NEW YORK -- Investors' ambivalence about earnings reports gave Wall Street a mixed performance Friday.

Traders pounced on companies showing signs of life and dumped companies whose quarterly results fell short of expectations. Better-than-forecast results from Google helped technology shares while lackluster numbers from General Electric reinforced investors' concerns about the depths of the recession.

Stocks ended a volatile session well off their lows. A sizable comeback Friday was the latest back-and-forth seen throughout a turbulent week; the Dow tumbled 4% Tuesday, jumped 3% Wednesday and fell again Thursday. Volatility has been more the rule than the exception in recent trading as investors sort through a plethora of wide-ranging earnings reports.

"I think we had a lot of bad news to absorb and stocks did OK," said Thomas J. Lee, equities analyst at JPMorgan, referring to the week's performance.

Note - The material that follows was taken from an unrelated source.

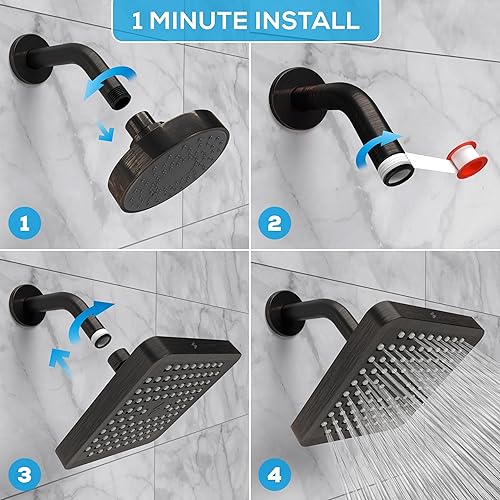 1 MINUTE INSTALL

1

2

3

4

The Dow industrials fell 45.24, or 0.56%, to close Friday at 8,077.56. The Dow had been down more than 200 points early in the day and briefly moved into positive territory.

Broader stock indicators rose. The Standard & Poor's 500 index rose 4.45, or 0.54%, to 831.95, while the Nasdaq composite index rose 11.80, or 0.81%, to 1,477.29.

For the week, the Dow is down 2.46%, the S&P 500 is down 2.1% and the Nasdaq is ending off 3.4%.

The results from GE weighed on industrial names. The company's results met Wall Street's lowered expectations but investors grew worried that GE will reduce its dividend. They are also nervous the company could lose its coveted "AAA" credit rating because of the recession that has crimped lending at GE Capital and hurt its industrial and entertainment businesses. GE fell 11%.

Insurer Aflac helped ease some of Wall Street's concerns about the financial industry after reassuring investors it had more than enough cash to maintain its credit ratings. The company's stock tumbled 37% Thursday on reports it did not have adequate capital to cover risky investments. The company issued a statement and an analyst released a research note backing the company's financial position. Aflac rose 6.9%.

Reports from a range of industries gave fresh evidence of the toll the weak economy is taking and sent markets sputtering out of the gates: Copier and printer maker Xerox fell 7.4% after its results fell short of projections. Capital One Financial, which focuses on credit card lending, reported a loss rather than the profit Wall Street expected after it set aside money to cover bad debt. The stock lost 12%.

And Harley-Davidson said it will cut jobs and reduce shipments because of falling demand. The company's earnings for the final quarter of 2008 fell nearly 60%, sending the stock down 7.3%.

In other corporate news, The Wall Street Journal is reporting drug maker Pfizer is in talks to acquire rival Wyeth in a deal valued at more than $60 billion. Citing unidentified sources, the Journal said the discussions have been going on for months, but a deal is not imminent. Wyeth jumped $4.94, or 12.7%, to $43.77, while Pfizer fell 2 cents to $17.19.

Meanwhile, bond prices fell. The yield on the benchmark 10-year Treasury note, which moves opposite its price, rose to 2.62% from 2.60% late Thursday. The yield on the three-month T-bill, considered one of the safest investments, rose to 0.10% from 0.09% late Thursday.

The dollar was mostly higher against other major currencies, and gold prices rose.

Light, sweet crude jumped $2.80 to settle at $46.47 a barrel on the New York Mercantile Exchange.

Overseas, Britain's FTSE 100 rose 0.01%, Germany's DAX index fell 0.96%, and France's CAC-40 lost 0.71%. Japan's Nikkei stock average fell 3.81%.